# Linear Regression

**Let's run a Linear Regression in Python on our NBA season average data.**

In [None]:
import pandas as pd
import numpy as np

# This library is used to do simple plots before running our regression
import matplotlib.pyplot as plt

# Two libraries you can do linear regression with.
from sklearn import linear_model
import statsmodels.api as sm

# Used for displaying images from the internet I found to help learn this.
from IPython.display import Image

**Load the pre-made data from the csv file**

In [None]:
nba = pd.read_csv("NBA Reg Season Player Avgs with Win Pct 2000-2019.csv")
nba.head()

**Look at all the column names to help hypothesize which two variables might be related.**

In [None]:
nba.columns

**Maybe we can expect that points scored (`PTS`) goes up as minutes played (`MP`) goes up?**

First, make a scatterplot of these two columns to explore the data.

In [None]:
plt.scatter(x=nba['MP'], y=nba['PTS'])
plt.title("Points Scored vs Minutes Played")
plt.xlabel("Minutes Played")
plt.ylabel("Points Scored")
plt.show()

In [None]:
# Only using 'Year' columnm, so we need to reshape to fit scikit's fit() function
regr_X = np.array(nba['MP']).reshape(-1,1)
# Response is '3PA', or the average # of 3-pointers attempted Per Game
regr_y = nba['PTS']

# Building a linear regression model using scikit's sklearn
regr = linear_model.LinearRegression()

# Calculating the parameters of our regression model using the fit() method
lin_model = regr.fit(X=regr_X, y=regr_y)

# Coefficient of year in our model
print("Coefficient of minutes played in our model: ", lin_model.coef_)

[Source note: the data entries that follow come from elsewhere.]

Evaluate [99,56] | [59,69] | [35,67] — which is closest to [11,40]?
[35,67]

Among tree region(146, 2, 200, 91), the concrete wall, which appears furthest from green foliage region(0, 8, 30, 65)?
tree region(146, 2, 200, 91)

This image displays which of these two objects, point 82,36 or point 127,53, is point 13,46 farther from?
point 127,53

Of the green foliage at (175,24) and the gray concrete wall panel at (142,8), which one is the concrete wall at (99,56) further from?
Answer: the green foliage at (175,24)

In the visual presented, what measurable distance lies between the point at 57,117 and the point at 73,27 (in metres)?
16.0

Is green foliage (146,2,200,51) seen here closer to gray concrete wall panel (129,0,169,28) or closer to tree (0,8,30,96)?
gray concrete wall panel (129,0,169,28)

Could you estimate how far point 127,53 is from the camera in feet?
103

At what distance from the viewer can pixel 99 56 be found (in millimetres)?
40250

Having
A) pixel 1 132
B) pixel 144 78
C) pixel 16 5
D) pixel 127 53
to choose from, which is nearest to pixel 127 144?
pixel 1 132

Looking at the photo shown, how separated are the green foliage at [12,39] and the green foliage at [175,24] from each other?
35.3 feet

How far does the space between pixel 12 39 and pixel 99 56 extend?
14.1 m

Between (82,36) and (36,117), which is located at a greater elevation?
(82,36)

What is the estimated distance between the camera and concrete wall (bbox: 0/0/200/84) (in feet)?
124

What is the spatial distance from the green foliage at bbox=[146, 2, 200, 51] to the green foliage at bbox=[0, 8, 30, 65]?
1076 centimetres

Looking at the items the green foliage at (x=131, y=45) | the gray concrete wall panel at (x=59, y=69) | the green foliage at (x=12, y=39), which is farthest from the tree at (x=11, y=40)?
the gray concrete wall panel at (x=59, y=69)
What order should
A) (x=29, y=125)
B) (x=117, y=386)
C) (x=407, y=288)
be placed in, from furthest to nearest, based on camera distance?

# Intercept Value in our model
print("Intercept in our model: ", lin_model.intercept_)

# Coefficient of Determination Score
print("R^2 Score: ", regr.score(X=regr_X, y=regr_y))

PTS = (0.76) MP - 9.76  

In [None]:
# Need to add a column of 1s to create a constant term
# statsmodels.api does not do it for us like sklearn does
summary_X = sm.add_constant(regr_X)

# Make into dataframes to make sure variable names are shown in output
summary_X = pd.DataFrame(summary_X).reset_index(drop=True)
summary_X.columns = ['Constant', 'MP']
summary_y = pd.DataFrame(regr_y).reset_index(drop=True)

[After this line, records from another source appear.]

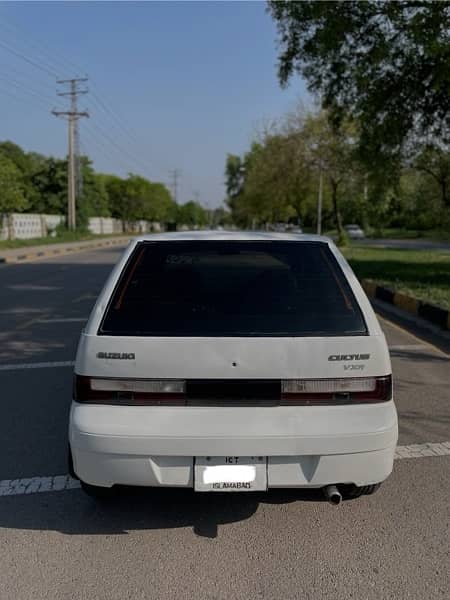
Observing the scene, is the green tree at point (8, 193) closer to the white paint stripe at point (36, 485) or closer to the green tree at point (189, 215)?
the white paint stripe at point (36, 485)

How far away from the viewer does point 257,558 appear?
282cm

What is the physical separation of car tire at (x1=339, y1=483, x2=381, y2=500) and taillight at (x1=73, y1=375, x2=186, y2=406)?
110 centimetres

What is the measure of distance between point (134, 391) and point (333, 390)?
0.98m

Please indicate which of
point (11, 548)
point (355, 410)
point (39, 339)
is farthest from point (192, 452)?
point (39, 339)

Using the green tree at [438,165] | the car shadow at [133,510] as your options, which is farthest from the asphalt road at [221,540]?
the green tree at [438,165]

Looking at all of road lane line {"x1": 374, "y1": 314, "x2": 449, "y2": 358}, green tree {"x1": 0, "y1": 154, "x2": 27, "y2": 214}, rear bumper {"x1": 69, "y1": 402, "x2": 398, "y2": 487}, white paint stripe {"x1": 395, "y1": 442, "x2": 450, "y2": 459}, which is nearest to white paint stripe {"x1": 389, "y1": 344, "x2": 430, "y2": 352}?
road lane line {"x1": 374, "y1": 314, "x2": 449, "y2": 358}

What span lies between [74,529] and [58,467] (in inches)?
31.9

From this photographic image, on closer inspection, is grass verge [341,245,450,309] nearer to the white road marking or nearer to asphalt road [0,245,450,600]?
asphalt road [0,245,450,600]

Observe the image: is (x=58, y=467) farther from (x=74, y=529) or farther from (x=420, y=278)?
(x=420, y=278)

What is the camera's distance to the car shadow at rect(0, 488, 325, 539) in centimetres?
312

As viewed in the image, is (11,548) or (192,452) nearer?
(192,452)

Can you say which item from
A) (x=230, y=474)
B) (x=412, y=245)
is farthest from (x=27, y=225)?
(x=230, y=474)

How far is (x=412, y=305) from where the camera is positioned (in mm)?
10031

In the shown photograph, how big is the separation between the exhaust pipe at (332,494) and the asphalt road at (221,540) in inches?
9.4
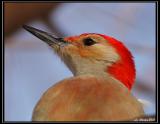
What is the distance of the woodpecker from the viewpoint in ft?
7.77

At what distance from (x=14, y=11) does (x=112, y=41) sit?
Result: 36.4 inches

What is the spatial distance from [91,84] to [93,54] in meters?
0.67

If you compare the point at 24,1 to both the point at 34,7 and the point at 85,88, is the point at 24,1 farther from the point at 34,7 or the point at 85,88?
the point at 85,88

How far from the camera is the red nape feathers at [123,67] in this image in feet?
10.4

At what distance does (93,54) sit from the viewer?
10.9ft

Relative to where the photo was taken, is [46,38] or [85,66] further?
[46,38]

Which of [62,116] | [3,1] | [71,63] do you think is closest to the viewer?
[62,116]

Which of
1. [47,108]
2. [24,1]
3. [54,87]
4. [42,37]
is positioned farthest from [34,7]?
[47,108]

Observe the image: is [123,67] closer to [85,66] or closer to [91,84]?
[85,66]

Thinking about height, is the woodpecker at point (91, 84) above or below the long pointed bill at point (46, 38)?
below

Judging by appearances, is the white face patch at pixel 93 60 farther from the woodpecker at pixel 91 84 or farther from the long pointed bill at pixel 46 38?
the long pointed bill at pixel 46 38

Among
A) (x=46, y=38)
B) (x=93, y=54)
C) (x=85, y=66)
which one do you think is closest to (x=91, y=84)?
(x=85, y=66)

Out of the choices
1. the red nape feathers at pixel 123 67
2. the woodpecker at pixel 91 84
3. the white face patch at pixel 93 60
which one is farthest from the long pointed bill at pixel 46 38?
the red nape feathers at pixel 123 67

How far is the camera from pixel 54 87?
265 centimetres
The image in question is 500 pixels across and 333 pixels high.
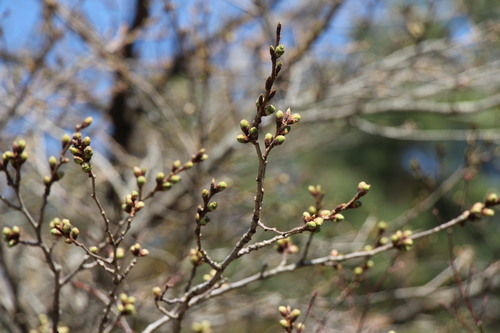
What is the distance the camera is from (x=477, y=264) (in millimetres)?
5625

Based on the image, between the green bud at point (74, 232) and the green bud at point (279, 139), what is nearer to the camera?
the green bud at point (279, 139)

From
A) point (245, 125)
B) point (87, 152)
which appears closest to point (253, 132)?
point (245, 125)

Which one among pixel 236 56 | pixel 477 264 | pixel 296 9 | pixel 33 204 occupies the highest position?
pixel 296 9

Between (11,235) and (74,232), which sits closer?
(74,232)

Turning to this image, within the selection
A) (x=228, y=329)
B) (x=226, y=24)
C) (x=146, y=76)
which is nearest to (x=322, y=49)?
(x=226, y=24)

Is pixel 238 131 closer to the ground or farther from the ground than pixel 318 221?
farther from the ground

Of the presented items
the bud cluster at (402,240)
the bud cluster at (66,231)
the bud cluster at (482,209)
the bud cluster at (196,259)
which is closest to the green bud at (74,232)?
the bud cluster at (66,231)

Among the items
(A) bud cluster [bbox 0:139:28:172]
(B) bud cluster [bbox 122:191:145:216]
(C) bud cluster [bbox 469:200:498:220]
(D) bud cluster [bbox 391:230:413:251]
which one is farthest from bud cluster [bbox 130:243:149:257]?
(C) bud cluster [bbox 469:200:498:220]

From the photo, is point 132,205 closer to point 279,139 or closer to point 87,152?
point 87,152

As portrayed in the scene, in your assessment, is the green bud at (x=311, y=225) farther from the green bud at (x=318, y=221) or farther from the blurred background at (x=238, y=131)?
the blurred background at (x=238, y=131)

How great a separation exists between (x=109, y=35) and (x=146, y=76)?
583 millimetres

summary_est = sm.OLS(summary_y, summary_X)

print(summary_est.fit().summary())

t-critical = 1.960
Our model's t-value = 79.546

Since the t-value was > t*, we have statistically-significant evidence to suggest at a 95% confidence level that Minutes Played and Points Scored have a positive, linear relationship 

In [None]:
plt.scatter(x=nba['AST'], y=nba['TOV'])
plt.title("Assists vs Turnovers")
plt.xlabel("Assists")
plt.ylabel("Turnovers")
plt.show()

Ho: Assists & TOV have NO relationship.

Ha: Assists & TV have a positive, linear relationship.

Ho: u=0

Ha: u>0

In [None]:
# Only using 'Year' columnm, so we need to reshape to fit scikit's fit() function
regr_X = np.array(nba['AST']).reshape(-1,1)
# Response is '3PA', or the average # of 3-pointers attempted Per Game
regr_y = nba['TOV']

# Need to add a column of 1s to create a constant term
# statsmodels.api does not do it for us like sklearn does
summary_X = sm.add_constant(regr_X)

# Make into dataframes to make sure variable names are shown in output
summary_X = pd.DataFrame(summary_X).reset_index(drop=True)
summary_X.columns = ['Constant', 'AST']
summary_y = pd.DataFrame(regr_y).reset_index(drop=True)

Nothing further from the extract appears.